Exercises to complete
A: Decide whether each statement below agrees with the passage on fasting, answering yes or no and quoting the text's deciding words exactly. (i) The Old Testament commanded fasting on only one day of the year. (ii) Matthew uses the word fast in both places. (iii) The Jews fasted on the anniversary of the day Jerusalem was besieged.
B: Reproduce the part of the passage on fasting starting at "The Jews were" and ending at "been broken through.".
C: Translate this sentence from the passage on fasting into Spanish: "The Jews adopted for themselves many days out of the year as traditional days to fast, especially four days."

Provided text
★ ★ ★ ★ ★ ★ ★
In Mark, the word fast is in both places, but Matthew has mourned in the first position because that's really what fasting was about. You know, in the Old Testament fasting, although the Jews fasted quite frequently, it was not really commanded except one day out of the year. That day was the day of atonement.
The Jews were supposed to fast along with all the other ceremonies that were going on this one day a year. But no other time did God command them to fast. The Jews adopted for themselves many days out of the year as traditional days to fast, especially four days.
The book of Zechariah actually talks about that after they came back from Babylon, after the captivity, they wondered, should they still observe these fasts? And Zechariah says, God never told you to fast in the first place. Are you fasting for him? Are you fasting for your own self-pity? Because what they're fasting about was they fasted on the anniversary of the day that Jerusalem had been besieged by the Babylonians. They fasted on the anniversary of the day that the walls had been broken through.
★ ★ ★ ★ ★ ★ ★
Material
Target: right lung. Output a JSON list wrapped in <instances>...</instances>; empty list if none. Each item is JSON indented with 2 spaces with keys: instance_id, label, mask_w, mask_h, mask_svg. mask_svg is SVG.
★ ★ ★ ★ ★ ★ ★
Responses in order
A:
(i) Yes: "it was not really commanded except one day out of the year"
(ii) No: "Matthew has mourned in the first position"
(iii) Yes: "they fasted on the anniversary of the day that Jerusalem had been besieged by the Babylonians"

B:
The Jews were supposed to fast along with all the other ceremonies that were going on this one day a year. But no other time did God command them to fast. The Jews adopted for themselves many days out of the year as traditional days to fast, especially four days.
The book of Zechariah actually talks about that after they came back from Babylon, after the captivity, they wondered, should they still observe these fasts? And Zechariah says, God never told you to fast in the first place. Are you fasting for him? Are you fasting for your own self-pity? Because what they're fasting about was they fasted on the anniversary of the day that Jerusalem had been besieged by the Babylonians. They fasted on the anniversary of the day that the walls had been broken through.

C: Los judíos adoptaron para sí muchos días del año como días tradicionales de ayuno, especialmente cuatro días.